* _AIM OF THE TASK_: What follows is a listing to be transcribed exactly.

* _DATASET CONTENT_:
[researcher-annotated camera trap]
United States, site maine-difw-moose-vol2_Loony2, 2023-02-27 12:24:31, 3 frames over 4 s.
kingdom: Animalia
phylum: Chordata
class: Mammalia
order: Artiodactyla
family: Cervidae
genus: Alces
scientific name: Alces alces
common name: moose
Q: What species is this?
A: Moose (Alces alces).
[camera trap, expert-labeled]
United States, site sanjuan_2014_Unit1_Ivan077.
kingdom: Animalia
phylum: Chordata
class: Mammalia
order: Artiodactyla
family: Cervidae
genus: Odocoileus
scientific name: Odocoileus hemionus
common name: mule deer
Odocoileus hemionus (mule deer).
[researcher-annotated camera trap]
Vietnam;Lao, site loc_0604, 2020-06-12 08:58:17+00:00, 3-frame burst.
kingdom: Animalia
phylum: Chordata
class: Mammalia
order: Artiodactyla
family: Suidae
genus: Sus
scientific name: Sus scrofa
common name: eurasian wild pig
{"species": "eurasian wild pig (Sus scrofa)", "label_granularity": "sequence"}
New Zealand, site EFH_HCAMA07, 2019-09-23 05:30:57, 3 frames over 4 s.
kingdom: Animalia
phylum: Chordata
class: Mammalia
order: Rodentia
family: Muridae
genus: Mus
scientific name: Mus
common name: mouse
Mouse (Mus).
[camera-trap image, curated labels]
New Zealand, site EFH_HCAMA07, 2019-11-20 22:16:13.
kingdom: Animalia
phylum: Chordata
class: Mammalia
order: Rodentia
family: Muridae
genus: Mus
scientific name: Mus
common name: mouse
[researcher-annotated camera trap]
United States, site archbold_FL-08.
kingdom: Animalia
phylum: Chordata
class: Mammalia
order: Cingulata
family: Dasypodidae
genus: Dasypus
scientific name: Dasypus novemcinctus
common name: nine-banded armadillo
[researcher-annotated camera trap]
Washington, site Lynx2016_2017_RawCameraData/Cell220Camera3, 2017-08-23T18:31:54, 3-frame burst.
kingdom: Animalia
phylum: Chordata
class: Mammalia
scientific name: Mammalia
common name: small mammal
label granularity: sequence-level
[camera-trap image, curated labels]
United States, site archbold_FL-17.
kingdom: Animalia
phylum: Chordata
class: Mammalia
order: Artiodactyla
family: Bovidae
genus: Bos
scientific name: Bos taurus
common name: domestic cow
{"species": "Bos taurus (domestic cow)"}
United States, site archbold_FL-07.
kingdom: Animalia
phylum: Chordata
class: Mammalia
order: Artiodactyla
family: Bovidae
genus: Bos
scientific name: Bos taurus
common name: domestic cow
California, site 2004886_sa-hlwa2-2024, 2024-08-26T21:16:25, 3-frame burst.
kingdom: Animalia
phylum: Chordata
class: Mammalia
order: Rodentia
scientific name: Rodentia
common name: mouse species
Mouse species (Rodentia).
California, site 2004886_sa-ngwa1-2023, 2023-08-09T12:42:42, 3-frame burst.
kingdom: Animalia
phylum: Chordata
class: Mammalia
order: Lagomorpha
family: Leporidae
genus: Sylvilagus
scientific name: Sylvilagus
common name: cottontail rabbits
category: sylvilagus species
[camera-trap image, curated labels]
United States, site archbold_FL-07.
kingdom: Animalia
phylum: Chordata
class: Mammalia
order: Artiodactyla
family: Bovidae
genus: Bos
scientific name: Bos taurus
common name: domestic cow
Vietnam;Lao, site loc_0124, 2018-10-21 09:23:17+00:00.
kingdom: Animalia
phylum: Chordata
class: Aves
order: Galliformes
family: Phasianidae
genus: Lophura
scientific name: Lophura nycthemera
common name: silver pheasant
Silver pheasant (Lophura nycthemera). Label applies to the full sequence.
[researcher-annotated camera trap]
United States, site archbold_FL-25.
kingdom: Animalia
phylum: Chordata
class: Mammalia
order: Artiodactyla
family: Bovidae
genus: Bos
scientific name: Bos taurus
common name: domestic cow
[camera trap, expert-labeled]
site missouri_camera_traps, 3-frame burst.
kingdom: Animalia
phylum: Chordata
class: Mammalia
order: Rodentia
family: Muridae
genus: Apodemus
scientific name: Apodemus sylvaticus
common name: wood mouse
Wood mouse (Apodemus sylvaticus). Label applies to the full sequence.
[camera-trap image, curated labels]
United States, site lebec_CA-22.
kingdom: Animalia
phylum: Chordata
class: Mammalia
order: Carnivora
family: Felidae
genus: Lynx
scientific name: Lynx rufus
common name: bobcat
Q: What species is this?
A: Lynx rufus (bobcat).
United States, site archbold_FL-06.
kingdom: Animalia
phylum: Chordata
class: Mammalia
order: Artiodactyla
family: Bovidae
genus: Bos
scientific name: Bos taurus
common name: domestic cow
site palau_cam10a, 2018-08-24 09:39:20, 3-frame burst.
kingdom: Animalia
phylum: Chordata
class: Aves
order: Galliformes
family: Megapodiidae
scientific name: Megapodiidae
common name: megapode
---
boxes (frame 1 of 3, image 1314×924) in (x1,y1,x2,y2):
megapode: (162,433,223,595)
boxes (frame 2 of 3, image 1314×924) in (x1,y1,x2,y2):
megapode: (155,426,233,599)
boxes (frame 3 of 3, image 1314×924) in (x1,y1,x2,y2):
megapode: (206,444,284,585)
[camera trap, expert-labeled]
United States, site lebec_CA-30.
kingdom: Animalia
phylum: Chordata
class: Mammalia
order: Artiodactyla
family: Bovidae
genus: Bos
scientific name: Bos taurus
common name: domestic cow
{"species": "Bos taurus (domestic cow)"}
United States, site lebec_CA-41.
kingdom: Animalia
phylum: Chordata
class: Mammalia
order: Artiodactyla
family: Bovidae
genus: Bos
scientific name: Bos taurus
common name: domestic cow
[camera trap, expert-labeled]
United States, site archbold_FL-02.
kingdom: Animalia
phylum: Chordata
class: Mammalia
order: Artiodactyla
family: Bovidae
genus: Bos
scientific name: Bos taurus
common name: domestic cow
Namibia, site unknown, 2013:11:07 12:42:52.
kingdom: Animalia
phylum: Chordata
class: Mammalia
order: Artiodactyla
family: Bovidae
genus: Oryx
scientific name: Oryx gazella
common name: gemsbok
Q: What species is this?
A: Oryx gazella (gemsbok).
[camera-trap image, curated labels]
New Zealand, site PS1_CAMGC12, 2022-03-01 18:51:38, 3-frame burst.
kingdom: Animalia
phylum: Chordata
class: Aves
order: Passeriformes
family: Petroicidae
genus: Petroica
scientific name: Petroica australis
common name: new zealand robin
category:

* _ANSWER_:
[researcher-annotated camera trap]
United States, site maine-difw-moose-vol2_Loony2, 2023-02-27 12:24:31, 3 frames over 4 s.
kingdom: Animalia
phylum: Chordata
class: Mammalia
order: Artiodactyla
family: Cervidae
genus: Alces
scientific name: Alces alces
common name: moose
Q: What species is this?
A: Moose (Alces alces).
[camera trap, expert-labeled]
United States, site sanjuan_2014_Unit1_Ivan077.
kingdom: Animalia
phylum: Chordata
class: Mammalia
order: Artiodactyla
family: Cervidae
genus: Odocoileus
scientific name: Odocoileus hemionus
common name: mule deer
Odocoileus hemionus (mule deer).
[researcher-annotated camera trap]
Vietnam;Lao, site loc_0604, 2020-06-12 08:58:17+00:00, 3-frame burst.
kingdom: Animalia
phylum: Chordata
class: Mammalia
order: Artiodactyla
family: Suidae
genus: Sus
scientific name: Sus scrofa
common name: eurasian wild pig
{"species": "eurasian wild pig (Sus scrofa)", "label_granularity": "sequence"}
New Zealand, site EFH_HCAMA07, 2019-09-23 05:30:57, 3 frames over 4 s.
kingdom: Animalia
phylum: Chordata
class: Mammalia
order: Rodentia
family: Muridae
genus: Mus
scientific name: Mus
common name: mouse
Mouse (Mus).
[camera-trap image, curated labels]
New Zealand, site EFH_HCAMA07, 2019-11-20 22:16:13.
kingdom: Animalia
phylum: Chordata
class: Mammalia
order: Rodentia
family: Muridae
genus: Mus
scientific name: Mus
common name: mouse
[researcher-annotated camera trap]
United States, site archbold_FL-08.
kingdom: Animalia
phylum: Chordata
class: Mammalia
order: Cingulata
family: Dasypodidae
genus: Dasypus
scientific name: Dasypus novemcinctus
common name: nine-banded armadillo
[researcher-annotated camera trap]
Washington, site Lynx2016_2017_RawCameraData/Cell220Camera3, 2017-08-23T18:31:54, 3-frame burst.
kingdom: Animalia
phylum: Chordata
class: Mammalia
scientific name: Mammalia
common name: small mammal
label granularity: sequence-level
[camera-trap image, curated labels]
United States, site archbold_FL-17.
kingdom: Animalia
phylum: Chordata
class: Mammalia
order: Artiodactyla
family: Bovidae
genus: Bos
scientific name: Bos taurus
common name: domestic cow
{"species": "Bos taurus (domestic cow)"}
United States, site archbold_FL-07.
kingdom: Animalia
phylum: Chordata
class: Mammalia
order: Artiodactyla
family: Bovidae
genus: Bos
scientific name: Bos taurus
common name: domestic cow
California, site 2004886_sa-hlwa2-2024, 2024-08-26T21:16:25, 3-frame burst.
kingdom: Animalia
phylum: Chordata
class: Mammalia
order: Rodentia
scientific name: Rodentia
common name: mouse species
Mouse species (Rodentia).
California, site 2004886_sa-ngwa1-2023, 2023-08-09T12:42:42, 3-frame burst.
kingdom: Animalia
phylum: Chordata
class: Mammalia
order: Lagomorpha
family: Leporidae
genus: Sylvilagus
scientific name: Sylvilagus
common name: cottontail rabbits
category: sylvilagus species
[camera-trap image, curated labels]
United States, site archbold_FL-07.
kingdom: Animalia
phylum: Chordata
class: Mammalia
order: Artiodactyla
family: Bovidae
genus: Bos
scientific name: Bos taurus
common name: domestic cow
Vietnam;Lao, site loc_0124, 2018-10-21 09:23:17+00:00.
kingdom: Animalia
phylum: Chordata
class: Aves
order: Galliformes
family: Phasianidae
genus: Lophura
scientific name: Lophura nycthemera
common name: silver pheasant
Silver pheasant (Lophura nycthemera). Label applies to the full sequence.
[researcher-annotated camera trap]
United States, site archbold_FL-25.
kingdom: Animalia
phylum: Chordata
class: Mammalia
order: Artiodactyla
family: Bovidae
genus: Bos
scientific name: Bos taurus
common name: domestic cow
[camera trap, expert-labeled]
site missouri_camera_traps, 3-frame burst.
kingdom: Animalia
phylum: Chordata
class: Mammalia
order: Rodentia
family: Muridae
genus: Apodemus
scientific name: Apodemus sylvaticus
common name: wood mouse
Wood mouse (Apodemus sylvaticus). Label applies to the full sequence.
[camera-trap image, curated labels]
United States, site lebec_CA-22.
kingdom: Animalia
phylum: Chordata
class: Mammalia
order: Carnivora
family: Felidae
genus: Lynx
scientific name: Lynx rufus
common name: bobcat
Q: What species is this?
A: Lynx rufus (bobcat).
United States, site archbold_FL-06.
kingdom: Animalia
phylum: Chordata
class: Mammalia
order: Artiodactyla
family: Bovidae
genus: Bos
scientific name: Bos taurus
common name: domestic cow
site palau_cam10a, 2018-08-24 09:39:20, 3-frame burst.
kingdom: Animalia
phylum: Chordata
class: Aves
order: Galliformes
family: Megapodiidae
scientific name: Megapodiidae
common name: megapode
---
boxes (frame 1 of 3, image 1314×924) in (x1,y1,x2,y2):
megapode: (162,433,223,595)
boxes (frame 2 of 3, image 1314×924) in (x1,y1,x2,y2):
megapode: (155,426,233,599)
boxes (frame 3 of 3, image 1314×924) in (x1,y1,x2,y2):
megapode: (206,444,284,585)
[camera trap, expert-labeled]
United States, site lebec_CA-30.
kingdom: Animalia
phylum: Chordata
class: Mammalia
order: Artiodactyla
family: Bovidae
genus: Bos
scientific name: Bos taurus
common name: domestic cow
{"species": "Bos taurus (domestic cow)"}
United States, site lebec_CA-41.
kingdom: Animalia
phylum: Chordata
class: Mammalia
order: Artiodactyla
family: Bovidae
genus: Bos
scientific name: Bos taurus
common name: domestic cow
[camera trap, expert-labeled]
United States, site archbold_FL-02.
kingdom: Animalia
phylum: Chordata
class: Mammalia
order: Artiodactyla
family: Bovidae
genus: Bos
scientific name: Bos taurus
common name: domestic cow
Namibia, site unknown, 2013:11:07 12:42:52.
kingdom: Animalia
phylum: Chordata
class: Mammalia
order: Artiodactyla
family: Bovidae
genus: Oryx
scientific name: Oryx gazella
common name: gemsbok
Q: What species is this?
A: Oryx gazella (gemsbok).
[camera-trap image, curated labels]
New Zealand, site PS1_CAMGC12, 2022-03-01 18:51:38, 3-frame burst.
kingdom: Animalia
phylum: Chordata
class: Aves
order: Passeriformes
family: Petroicidae
genus: Petroica
scientific name: Petroica australis
common name: new zealand robin
category:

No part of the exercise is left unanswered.